Vous cherchez un régime pour perdre quelques kilos, des aliments qui atténuent les douleurs inflammatoires ou des recettes véganes sans gluten? Nul doute qu'il se trouve quelque part sur le Web 2.0 des influenceurs pour guider vos choix. Il faut toutefois être vigilant parce que, dans bien des cas, les conseils prodigués par ces personnes ne sont pas fiables, révèle une étude réalisée par des chercheuses de l'Université de l'Alberta et par Sophie Desroches, professeure à l'École de nutrition et chercheuse à l'Institut sur la nutrition et les aliments fonctionnels.
Les chercheuses arrivent à cette conclusion après avoir analysé les comptes Instagram de 29 influenceurs, dont 13 professionnels de la santé. Ces comptes avaient au moins 15 000 abonnés et ils diffusaient du contenu faisant la promotion de produits, de services ou d'idées liées à la nutrition ou la santé. Les chercheuses ont sélectionné au hasard deux publications par mois pendant un an dans chacun de ces comptes et elles ont évalué la fiabilité de l'influenceur selon des critères élaborés par Les diététistes du Canada, l'association professionnelle qui regroupe les nutritionnistes au pays.
Ces critères vont comme suit. Les publications de l’influenceur:
Font-elles la promotion de cures miracles ou de solutions rapides?

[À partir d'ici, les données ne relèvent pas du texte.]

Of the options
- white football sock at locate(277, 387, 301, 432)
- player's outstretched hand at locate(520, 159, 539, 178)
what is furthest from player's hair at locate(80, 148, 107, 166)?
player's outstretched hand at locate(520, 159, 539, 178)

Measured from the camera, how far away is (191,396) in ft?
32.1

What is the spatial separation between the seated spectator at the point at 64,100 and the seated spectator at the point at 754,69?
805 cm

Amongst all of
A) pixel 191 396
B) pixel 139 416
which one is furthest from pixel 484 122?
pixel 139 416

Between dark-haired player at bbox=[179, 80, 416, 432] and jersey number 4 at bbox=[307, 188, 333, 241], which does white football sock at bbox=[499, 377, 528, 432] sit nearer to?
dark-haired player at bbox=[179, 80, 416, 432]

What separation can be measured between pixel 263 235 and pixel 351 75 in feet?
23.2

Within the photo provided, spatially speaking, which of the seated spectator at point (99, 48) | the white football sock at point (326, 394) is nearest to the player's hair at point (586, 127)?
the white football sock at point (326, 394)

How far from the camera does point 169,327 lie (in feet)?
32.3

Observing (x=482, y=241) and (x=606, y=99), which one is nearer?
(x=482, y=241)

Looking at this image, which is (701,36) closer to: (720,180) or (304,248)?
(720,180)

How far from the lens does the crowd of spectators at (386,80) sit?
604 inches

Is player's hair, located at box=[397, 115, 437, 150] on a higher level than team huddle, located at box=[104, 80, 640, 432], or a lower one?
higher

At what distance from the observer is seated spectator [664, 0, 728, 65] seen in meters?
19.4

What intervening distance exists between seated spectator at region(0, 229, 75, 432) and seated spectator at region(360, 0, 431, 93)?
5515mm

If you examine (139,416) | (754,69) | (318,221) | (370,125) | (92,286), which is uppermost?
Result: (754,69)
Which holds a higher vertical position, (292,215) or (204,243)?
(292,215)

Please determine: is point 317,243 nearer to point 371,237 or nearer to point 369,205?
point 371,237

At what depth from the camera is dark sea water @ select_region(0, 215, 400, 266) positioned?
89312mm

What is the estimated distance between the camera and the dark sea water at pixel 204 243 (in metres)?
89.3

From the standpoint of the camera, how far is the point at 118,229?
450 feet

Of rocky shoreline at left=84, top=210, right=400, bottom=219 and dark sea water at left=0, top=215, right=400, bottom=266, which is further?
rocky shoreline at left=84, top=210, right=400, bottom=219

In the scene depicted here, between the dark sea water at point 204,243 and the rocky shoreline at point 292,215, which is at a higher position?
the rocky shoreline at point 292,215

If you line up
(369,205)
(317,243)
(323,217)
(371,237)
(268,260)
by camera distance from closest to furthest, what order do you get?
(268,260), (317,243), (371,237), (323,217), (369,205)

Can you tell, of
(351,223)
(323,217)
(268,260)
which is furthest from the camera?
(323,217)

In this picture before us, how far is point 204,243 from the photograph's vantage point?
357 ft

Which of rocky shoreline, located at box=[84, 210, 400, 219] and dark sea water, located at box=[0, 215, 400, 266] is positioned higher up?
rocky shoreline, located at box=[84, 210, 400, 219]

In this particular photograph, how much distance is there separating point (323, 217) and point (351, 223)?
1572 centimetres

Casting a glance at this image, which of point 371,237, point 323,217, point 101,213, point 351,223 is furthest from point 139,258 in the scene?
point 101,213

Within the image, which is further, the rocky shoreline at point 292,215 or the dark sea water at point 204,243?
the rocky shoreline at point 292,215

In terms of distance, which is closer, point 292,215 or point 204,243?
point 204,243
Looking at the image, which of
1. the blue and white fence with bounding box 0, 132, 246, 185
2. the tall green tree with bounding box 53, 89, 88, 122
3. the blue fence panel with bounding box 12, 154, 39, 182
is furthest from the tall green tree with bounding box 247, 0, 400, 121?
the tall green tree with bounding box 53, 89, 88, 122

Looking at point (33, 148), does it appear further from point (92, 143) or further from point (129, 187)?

Visent-elles la vente de produits plutôt que d'encourager la prise de décision éclairée?
Reposent-elles sur des histoires personnelles plutôt que sur des faits?
Sont-elles basées sur des données probantes issues de travaux de recherche?
Ces critères ont permis d'attribuer un score global de fiabilité qui se situe entre 0, le moins fiable, à 4, le plus fiable, à chaque influenceur.
Sans surprise, les analyses des chercheuses révèlent des écarts importants entre la fiabilité des influenceurs ayant une formation professionnelle en santé (pros) et les autres influenceurs (non-pros):
Le score moyen de fiabilité des pros est de 2,4 contre 1,2 pour les non-pros
Parmi les non-pros, 38% ont obtenu le score 0, alors qu'aucun pro n'a obtenu cette note
À l'opposé, 15 % des pros ont décroché la note 4, alors qu'aucun non-pro n'a obtenu ce score
Ce sont 69 % des non-pros qui affichent des publications relatives à des cures miracles et à des solutions rapides, contre 8 % du côté des pros
Première conclusion, le risque de désinformation est plus grand lorsque les gens consultent les comptes Instagram de non-professionnels de la santé. Pourquoi les gens se fient-ils aux vedettes du Web 2.0 pour des questions touchant leur alimentation, alors que ces influenceurs n'ont pas de compétences particulières en la matière? «Ces personnes ont souvent beaucoup de charisme, elles disposent du soutien de commanditaires pour faire des photos parfaites et très attirantes et elles proposent des solutions simples et rapides, commente Sophie Desroches. De plus, comme elles ne sont pas soumises à un code de déontologie, elles peuvent faire des promesses peu nuancées et peu réalistes sans craindre les conséquences.»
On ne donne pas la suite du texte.